### SET EXERCISE 1
From the post on unusual Wikipedia articles, reproduce the passage that begins at the words "I spend a lot" and stops after "Enjoy the read.".
### SET EXERCISE 2
Answer these questions from the post on unusual Wikipedia articles:
(a) About how many articles does Wikipedia have?
(b) Why does the writer spend a lot of time on Wikipedia?
(c) What is the last entry in the list of favorite articles?

Wikipedia can be a fun and interesting place. In addition to the nearly 6 million articles, it can sometimes take on the role as a social media network, and other times act as a forum for harassment. Love it or hate it, chances are that you won’t go through life without using it.
I spend a lot of time on Wikipedia since it’s what I do for a living. I have seen quite a bit, but one of the most interesting things is its list of unusual articles.
Wikipedia has tough guidelines for inclusion. However, sometimes even the strangest things meet those criteria. Here is a list of some of my favorites. Enjoy the read.
- Intentionally Blank Page
- John le Fucker
- Waffle House Index
- Animals with Fraudulent Degrees
- Mojave Phone Booth
- Words Containing Q Not Followed By U
- Butt Fumble
- List of List of Articles
- Longest Words in English
Intentionally Blank Page:
Yes, Wikipedia has a page for “intentionally blank pages.” You would think this one would be self-explanatory, but Wikipedia has dedicated an entire page to it. Apparently, we need to understand their purpose (or at least Wikipedia editors believe so).

Stored data entries:

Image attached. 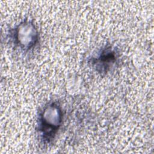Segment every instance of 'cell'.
Returning a JSON list of instances; mask_svg holds the SVG:
<instances>
[{"label":"cell","mask_w":154,"mask_h":154,"mask_svg":"<svg viewBox=\"0 0 154 154\" xmlns=\"http://www.w3.org/2000/svg\"><path fill=\"white\" fill-rule=\"evenodd\" d=\"M61 122V112L57 105L53 103L45 109L41 116V131L46 140L53 137Z\"/></svg>","instance_id":"1"}]
</instances>
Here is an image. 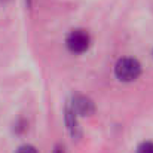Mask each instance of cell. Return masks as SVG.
<instances>
[{
    "label": "cell",
    "instance_id": "obj_4",
    "mask_svg": "<svg viewBox=\"0 0 153 153\" xmlns=\"http://www.w3.org/2000/svg\"><path fill=\"white\" fill-rule=\"evenodd\" d=\"M65 123H67V128L71 134V137H79L80 135V129H79V123H77V119H76V113L67 107L65 108Z\"/></svg>",
    "mask_w": 153,
    "mask_h": 153
},
{
    "label": "cell",
    "instance_id": "obj_2",
    "mask_svg": "<svg viewBox=\"0 0 153 153\" xmlns=\"http://www.w3.org/2000/svg\"><path fill=\"white\" fill-rule=\"evenodd\" d=\"M65 45L68 51L73 53H83L88 51L91 45V37L85 30H73L65 40Z\"/></svg>",
    "mask_w": 153,
    "mask_h": 153
},
{
    "label": "cell",
    "instance_id": "obj_1",
    "mask_svg": "<svg viewBox=\"0 0 153 153\" xmlns=\"http://www.w3.org/2000/svg\"><path fill=\"white\" fill-rule=\"evenodd\" d=\"M114 74L122 82H132L141 74V64L131 56L120 58L114 65Z\"/></svg>",
    "mask_w": 153,
    "mask_h": 153
},
{
    "label": "cell",
    "instance_id": "obj_5",
    "mask_svg": "<svg viewBox=\"0 0 153 153\" xmlns=\"http://www.w3.org/2000/svg\"><path fill=\"white\" fill-rule=\"evenodd\" d=\"M137 153H153V141H144L137 147Z\"/></svg>",
    "mask_w": 153,
    "mask_h": 153
},
{
    "label": "cell",
    "instance_id": "obj_6",
    "mask_svg": "<svg viewBox=\"0 0 153 153\" xmlns=\"http://www.w3.org/2000/svg\"><path fill=\"white\" fill-rule=\"evenodd\" d=\"M16 153H37V150H36V147H34V146L24 144V146H21V147L18 149V152Z\"/></svg>",
    "mask_w": 153,
    "mask_h": 153
},
{
    "label": "cell",
    "instance_id": "obj_3",
    "mask_svg": "<svg viewBox=\"0 0 153 153\" xmlns=\"http://www.w3.org/2000/svg\"><path fill=\"white\" fill-rule=\"evenodd\" d=\"M70 108L80 116H89L95 111V105L92 100H89L85 95H74L70 102Z\"/></svg>",
    "mask_w": 153,
    "mask_h": 153
},
{
    "label": "cell",
    "instance_id": "obj_7",
    "mask_svg": "<svg viewBox=\"0 0 153 153\" xmlns=\"http://www.w3.org/2000/svg\"><path fill=\"white\" fill-rule=\"evenodd\" d=\"M53 153H64V152H62V149H59V147H58V149H55V152Z\"/></svg>",
    "mask_w": 153,
    "mask_h": 153
}]
</instances>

### WORKED SOLUTION 1
I spend a lot of time on Wikipedia since it’s what I do for a living. I have seen quite a bit, but one of the most interesting things is its list of unusual articles.
Wikipedia has tough guidelines for inclusion. However, sometimes even the strangest things meet those criteria. Here is a list of some of my favorites. Enjoy the read.

### WORKED SOLUTION 2
(a) Nearly 6 million.
(b) It is what the writer does for a living.
(c) Longest Words in English.